▶ _Tasks_
1. Answer these questions from the tax text below, one line each, marked (a), (b), (c):
(a) According to the text, what does the difference between the settlement claim and the income tax value of the outgoing partner's capital share constitute?
(b) What condition allows assets moved from a simple partnership to another partnership of the outgoing partner to be transferred in a tax-neutral manner?
(c) What tax consequences does the text give for an incoming partner who enters with an identical stake?
2. For each statement, decide whether it agrees with the tax text below. Answer yes or no, and quote the words from the text that settle it.
(a) Using partnership assets to redeem the settlement claim removes the tax liability on the liquidation gain.
(b) There is agreement on whether realised hidden reserves are taxed only on the outgoing partner.
(c) A subsequent onward transfer of acquired assets leads to unnecessary transaction costs and taxes.
3. Using the tax text below, list everything that an outgoing partner who departs with a cash settlement will owe.

▶ _Excerpted text_
==========

Taxes

Tax planning

Investors in an asset deal must consider where and how the assets acquired are to be allocated, despite the more limited possibilities compared to share deals and despite the fact that, on business grounds, it is clear in advance which legal entity is acting as the investor. Investors must consider the future tax implications in the event of onward sale already during the acquisition stage. Any subsequent onward transfer will result in unnecessary transaction costs and taxes.

Taxes related to asset deals

Tax planning

If the legal implications of a M&A deal are considered in due time, the following questions will be posed in relation to a potential asset deal:

  1. What is the best way to sell a business division or an asset?
  2. When is prior divestment into an internally controlled legal entity advantageous and when is direct sale under an asset deal appropriate?

These questions will have to be posed by every decision maker.

Particular consideration should be given to risks under tax law, namely the problem of “Liquidation and Re-establishment” in cases involving a simultaneous change in all partners.

With regard to taxes, a difference should be made between the following:

  • tax consequences following departure with cash settlement
  • tax consequences following departure with settlement in tangible assets
  • tax consequences following transfer of hidden reserves.

The refinancing of the departure settlement is often associated with the acceptance of a new partner. If and insofar as any direct payments have occurred or should occur between the incoming and outgoing partners, these must be raised and examined on a case-by-case basis.

Departure

Tax consequences following departure with cash settlement

The outgoing partner will realise the assets and liabilities of the partnership pro rata with his stake. Accordingly, the difference between the settlement claim and the income tax value of his capital share will constitute a taxable liquidation gain.

He will owe:

  • direct federal tax
  • cantonal tax
  • AHV/IV/EO social contributions.
  • In cases involving real estate in a canton adopting the monistic system of real estate capital gains tax: where appropriate, real estate capital gains tax

Tax consequences following departure with settlement in tangible assets

The adoption of partnership assets in order to redeem the settlement claim does not alter the tax liability on the liquidation gain. On the contrary: it is still necessary to consider a realisation of the increase in hidden reserves on the assets concerned!

Hidden reserves

Tax liability on realised hidden reserves

Are realised hidden reserves liable to taxation only on the outgoing partner or pro rata on all partners? This point is disputed within the literature and in practice:

  • pro rata taxation for all partners
  • taxation of the remaining partners only where the hidden reserves of the remaining partners are higher than those of the outgoing partner.
  • see Duss Marco / Greter Marco / von Ah Julia, Die Besteuerung Selbständigerwerbender [The Taxation of Self-Employed Workers], Zurich 2004, S. 145.
Tax-neutral transfer

If assets are removed from a simple partnership and transferred to another partnership of the outgoing partner, this may occur in a tax-neutral manner if the income tax values are taken on and carried over (see Article 19(1)(a) oft he Swiss Federal Law on the Direct Federal Tax).

Entry

The preliminary question is once again whether the new partner:

  • enters with an identical stake
  • is accepted with a different stake (compared to the departing partner) .

Change of partner with identical stake

No tax consequences for the incoming partner.

==========

▶ _Given information_
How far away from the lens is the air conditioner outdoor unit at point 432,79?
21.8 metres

==========

▶ _Outputs in order_
1.
(a) A taxable liquidation gain.
(b) The income tax values must be taken on and carried over.
(c) None: "No tax consequences for the incoming partner."

2.
(a) No: "The adoption of partnership assets in order to redeem the settlement claim does not alter the tax liability on the liquidation gain."
(b) No: "This point is disputed within the literature and in practice"
(c) Yes: "Any subsequent onward transfer will result in unnecessary transaction costs and taxes."

3.
- Direct federal tax
- Cantonal tax
- AHV/IV/EO social contributions
- Real estate capital gains tax, where appropriate, in cases involving real estate in a canton that adopts the monistic system of real estate capital gains tax